------ Source records

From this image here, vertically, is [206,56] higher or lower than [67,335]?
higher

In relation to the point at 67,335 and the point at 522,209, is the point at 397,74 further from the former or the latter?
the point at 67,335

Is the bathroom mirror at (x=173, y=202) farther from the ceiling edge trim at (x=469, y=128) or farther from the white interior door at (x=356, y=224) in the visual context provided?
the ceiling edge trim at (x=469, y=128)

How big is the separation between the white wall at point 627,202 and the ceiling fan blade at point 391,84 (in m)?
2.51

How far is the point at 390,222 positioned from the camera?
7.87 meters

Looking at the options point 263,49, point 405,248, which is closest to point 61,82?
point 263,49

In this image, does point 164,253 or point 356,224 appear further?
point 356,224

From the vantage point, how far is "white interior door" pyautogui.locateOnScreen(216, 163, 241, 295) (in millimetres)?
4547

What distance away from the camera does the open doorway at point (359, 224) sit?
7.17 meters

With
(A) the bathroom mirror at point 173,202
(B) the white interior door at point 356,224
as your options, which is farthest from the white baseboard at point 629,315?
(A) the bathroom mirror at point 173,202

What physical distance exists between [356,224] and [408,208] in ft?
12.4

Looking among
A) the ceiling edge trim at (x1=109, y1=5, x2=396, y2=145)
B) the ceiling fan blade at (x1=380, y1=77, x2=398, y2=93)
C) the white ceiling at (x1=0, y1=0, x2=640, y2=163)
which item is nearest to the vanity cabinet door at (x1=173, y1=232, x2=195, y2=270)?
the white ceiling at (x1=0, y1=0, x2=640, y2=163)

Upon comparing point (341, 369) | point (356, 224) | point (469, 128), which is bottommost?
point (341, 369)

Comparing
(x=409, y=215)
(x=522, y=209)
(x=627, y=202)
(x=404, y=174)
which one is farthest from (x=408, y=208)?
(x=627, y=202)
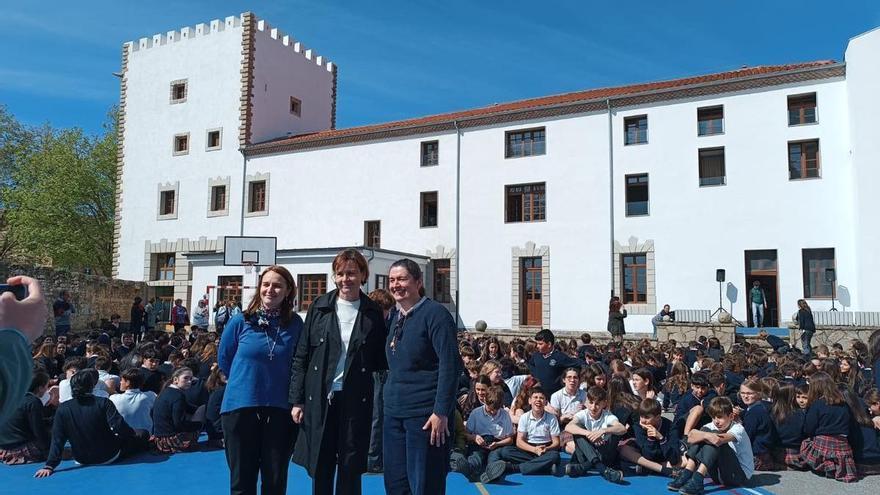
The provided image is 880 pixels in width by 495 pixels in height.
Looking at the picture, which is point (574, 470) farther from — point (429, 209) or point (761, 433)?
point (429, 209)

------------

* _Your instructions_
Format every line of the data above as a JSON list of strings, one string per line, with blank lines skipped and the pictures left out.

* _Response_
[
  "From this image here, vertically, is [206,56] higher or lower than [67,335]?",
  "higher",
  "In relation to the point at 67,335 and the point at 522,209, is the point at 397,74 further from the former or the latter?",
  "the point at 67,335",
  "Is the bathroom mirror at (x=173, y=202) farther from the ceiling edge trim at (x=469, y=128) or farther from the white interior door at (x=356, y=224) in the visual context provided?",
  "the ceiling edge trim at (x=469, y=128)",
  "How big is the separation between the white wall at point 627,202 and the ceiling fan blade at point 391,84 (in m)?",
  "2.51",
  "How far is the point at 390,222 positioned from the camera?",
  "7.87 meters",
  "Looking at the options point 263,49, point 405,248, which is closest to point 61,82?",
  "point 263,49",
  "In this image, does point 164,253 or point 356,224 appear further?",
  "point 356,224",
  "From the vantage point, how far is \"white interior door\" pyautogui.locateOnScreen(216, 163, 241, 295) (in millimetres)?",
  "4547",
  "What distance away from the camera does the open doorway at point (359, 224) sit?",
  "7.17 meters",
  "With",
  "(A) the bathroom mirror at point 173,202",
  "(B) the white interior door at point 356,224",
  "as your options, which is farthest from the white baseboard at point 629,315?",
  "(A) the bathroom mirror at point 173,202",
  "What physical distance exists between [356,224] and [408,208] in ft?",
  "12.4",
  "Looking among",
  "A) the ceiling edge trim at (x1=109, y1=5, x2=396, y2=145)",
  "B) the ceiling fan blade at (x1=380, y1=77, x2=398, y2=93)",
  "C) the white ceiling at (x1=0, y1=0, x2=640, y2=163)",
  "which item is nearest to the vanity cabinet door at (x1=173, y1=232, x2=195, y2=270)?",
  "the white ceiling at (x1=0, y1=0, x2=640, y2=163)",
  "Upon comparing point (341, 369) | point (356, 224) | point (469, 128), which is bottommost?",
  "point (341, 369)",
  "Comparing",
  "(x=409, y=215)",
  "(x=522, y=209)",
  "(x=627, y=202)",
  "(x=404, y=174)",
  "which one is farthest from (x=408, y=208)?",
  "(x=627, y=202)",
  "The provided image is 880 pixels in width by 495 pixels in height.",
  "Looking at the picture, which is point (574, 470) farther from — point (429, 209) or point (761, 433)?",
  "point (429, 209)"
]